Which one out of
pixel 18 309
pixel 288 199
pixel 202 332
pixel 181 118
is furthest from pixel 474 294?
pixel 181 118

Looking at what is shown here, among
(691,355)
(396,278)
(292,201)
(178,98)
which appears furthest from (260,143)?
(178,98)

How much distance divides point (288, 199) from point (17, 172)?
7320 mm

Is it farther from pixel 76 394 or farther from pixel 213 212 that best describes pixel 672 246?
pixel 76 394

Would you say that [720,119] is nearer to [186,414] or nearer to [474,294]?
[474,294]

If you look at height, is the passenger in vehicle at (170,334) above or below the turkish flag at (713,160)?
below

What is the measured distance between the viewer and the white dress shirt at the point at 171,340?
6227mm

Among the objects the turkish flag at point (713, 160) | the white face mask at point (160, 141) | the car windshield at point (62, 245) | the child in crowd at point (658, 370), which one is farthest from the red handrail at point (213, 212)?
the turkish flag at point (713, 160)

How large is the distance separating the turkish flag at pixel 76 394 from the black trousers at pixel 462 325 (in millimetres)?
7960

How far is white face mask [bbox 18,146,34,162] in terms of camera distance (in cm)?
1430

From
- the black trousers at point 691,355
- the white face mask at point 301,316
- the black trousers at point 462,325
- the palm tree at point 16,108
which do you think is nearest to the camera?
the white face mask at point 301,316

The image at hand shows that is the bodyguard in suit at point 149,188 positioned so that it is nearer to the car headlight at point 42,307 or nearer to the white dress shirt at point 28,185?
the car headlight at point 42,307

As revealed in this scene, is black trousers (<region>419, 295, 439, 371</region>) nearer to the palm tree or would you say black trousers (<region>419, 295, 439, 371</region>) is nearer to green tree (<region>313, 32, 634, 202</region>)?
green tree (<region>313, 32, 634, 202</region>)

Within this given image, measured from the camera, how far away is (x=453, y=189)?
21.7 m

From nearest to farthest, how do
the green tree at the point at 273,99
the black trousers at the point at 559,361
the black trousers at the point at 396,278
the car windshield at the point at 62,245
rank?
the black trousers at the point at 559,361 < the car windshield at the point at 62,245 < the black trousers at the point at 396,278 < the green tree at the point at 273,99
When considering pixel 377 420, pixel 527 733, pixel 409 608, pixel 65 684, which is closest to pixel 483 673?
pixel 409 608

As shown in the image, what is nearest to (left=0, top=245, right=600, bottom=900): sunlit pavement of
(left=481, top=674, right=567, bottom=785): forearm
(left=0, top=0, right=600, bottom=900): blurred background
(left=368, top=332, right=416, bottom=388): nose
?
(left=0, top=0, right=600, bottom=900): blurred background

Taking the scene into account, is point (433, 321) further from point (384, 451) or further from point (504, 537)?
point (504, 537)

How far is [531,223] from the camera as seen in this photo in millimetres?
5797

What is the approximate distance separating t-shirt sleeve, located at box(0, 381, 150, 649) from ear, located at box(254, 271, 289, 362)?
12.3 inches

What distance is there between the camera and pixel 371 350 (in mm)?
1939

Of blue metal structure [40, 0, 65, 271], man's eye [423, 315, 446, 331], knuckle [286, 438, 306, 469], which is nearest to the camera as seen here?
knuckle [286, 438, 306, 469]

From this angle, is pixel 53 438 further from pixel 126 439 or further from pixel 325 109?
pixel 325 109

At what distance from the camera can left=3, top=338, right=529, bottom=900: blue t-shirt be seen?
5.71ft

EXERCISE GOAL :: Rewrite everything from the line containing "Taking the scene" down to the end of the records as a JSON list of strings, with one string per line and blank lines left out.

SOLUTION TO THIS PROBLEM ::
[
  "Taking the scene into account, is point (433, 321) further from point (384, 451) or further from point (504, 537)?",
  "point (504, 537)",
  "How far is [531,223] from the camera as seen in this photo in millimetres?",
  "5797",
  "What is the approximate distance separating t-shirt sleeve, located at box(0, 381, 150, 649) from ear, located at box(254, 271, 289, 362)?",
  "12.3 inches",
  "What distance is there between the camera and pixel 371 350 (in mm)?",
  "1939",
  "Of blue metal structure [40, 0, 65, 271], man's eye [423, 315, 446, 331], knuckle [286, 438, 306, 469], which is nearest to the camera as seen here?",
  "knuckle [286, 438, 306, 469]",
  "From this angle, is pixel 53 438 further from pixel 126 439 or further from pixel 325 109?",
  "pixel 325 109",
  "At what distance from the camera can left=3, top=338, right=529, bottom=900: blue t-shirt be seen?",
  "5.71ft"
]